O projeto “Memória Globo” destacou que, em Recife, jornais da época apontaram que candidatos às eleições para deputado chegaram a cancelar comícios que seriam realizados no horário em que a novela era exibida. “Roque Santeiro” ganhou duas reprises no “Vale a Pena Ver de Novo” e também fez sucesso no canal Viva.
Oficialmente, foram escritos dois finais para “Roque Santeiro”. No primeiro, Porcina ia embora de Asa Branca com Roque. Já no segundo, a viúva que foi sem nunca ter sido terminava com Sinhozinho Malta. Em entrevistas, Aguinaldo Silva disse que preferia que a personagem de Regina Duarte fosse feliz ao lado do falso santo milagreiro, mas, como foi Dias Gomes que finalizou o folhetim, Porcina ficou com o coronel vivido por Lima Duarte. A cena foi inspirada no clássico “Casablanca”, filme protagonizado por Humphrey Bogart e Ingrid Bergman.

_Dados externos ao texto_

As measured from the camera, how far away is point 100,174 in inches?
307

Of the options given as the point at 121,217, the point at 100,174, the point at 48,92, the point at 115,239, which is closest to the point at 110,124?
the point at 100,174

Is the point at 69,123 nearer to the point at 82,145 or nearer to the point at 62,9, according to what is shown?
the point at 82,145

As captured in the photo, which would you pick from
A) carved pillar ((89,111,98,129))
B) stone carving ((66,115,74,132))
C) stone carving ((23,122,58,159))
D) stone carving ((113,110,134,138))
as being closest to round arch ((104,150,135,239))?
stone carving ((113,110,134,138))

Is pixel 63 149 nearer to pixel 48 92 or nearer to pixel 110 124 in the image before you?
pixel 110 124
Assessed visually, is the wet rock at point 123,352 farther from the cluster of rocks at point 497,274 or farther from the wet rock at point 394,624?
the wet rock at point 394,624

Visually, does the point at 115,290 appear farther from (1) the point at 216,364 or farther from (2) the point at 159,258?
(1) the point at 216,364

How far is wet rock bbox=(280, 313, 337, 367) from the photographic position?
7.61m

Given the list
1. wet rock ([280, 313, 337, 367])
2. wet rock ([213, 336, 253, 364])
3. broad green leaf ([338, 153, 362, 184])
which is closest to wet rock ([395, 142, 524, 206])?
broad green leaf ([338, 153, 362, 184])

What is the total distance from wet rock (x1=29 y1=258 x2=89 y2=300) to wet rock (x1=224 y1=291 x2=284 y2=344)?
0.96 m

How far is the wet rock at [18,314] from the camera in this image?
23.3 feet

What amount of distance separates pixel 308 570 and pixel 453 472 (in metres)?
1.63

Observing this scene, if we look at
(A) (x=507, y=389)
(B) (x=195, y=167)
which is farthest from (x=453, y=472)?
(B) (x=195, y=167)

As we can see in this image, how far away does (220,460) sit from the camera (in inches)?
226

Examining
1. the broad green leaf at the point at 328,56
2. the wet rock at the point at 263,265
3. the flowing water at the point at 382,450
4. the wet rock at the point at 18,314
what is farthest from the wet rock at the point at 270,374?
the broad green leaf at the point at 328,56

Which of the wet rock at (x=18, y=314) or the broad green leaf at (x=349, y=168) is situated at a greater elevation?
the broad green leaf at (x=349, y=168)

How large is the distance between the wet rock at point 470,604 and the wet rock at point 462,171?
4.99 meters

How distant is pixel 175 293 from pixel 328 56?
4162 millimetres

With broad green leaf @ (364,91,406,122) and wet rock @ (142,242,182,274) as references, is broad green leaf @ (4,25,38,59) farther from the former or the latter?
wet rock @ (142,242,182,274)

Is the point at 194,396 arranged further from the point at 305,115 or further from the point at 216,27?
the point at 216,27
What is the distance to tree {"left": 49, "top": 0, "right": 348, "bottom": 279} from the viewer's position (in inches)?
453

No documentário “A Negação do Brasil”, do diretor Joel Zito Araújo, ator Tony Tornado, que viveu Rodésio, o capataz da Viúva Porcina na trama, contou que participou da gravação de um terceiro final. Nele, a personagem de Regina Duarte deixava Roque e Sinhozinho para ficar com Rodésio. Tornado disse considerar o desfecho coerente, uma vez que o capataz “era o único que não tinha abandonado Porcina”. O ator declarou que “faltou coragem” para levar esse final ao ar.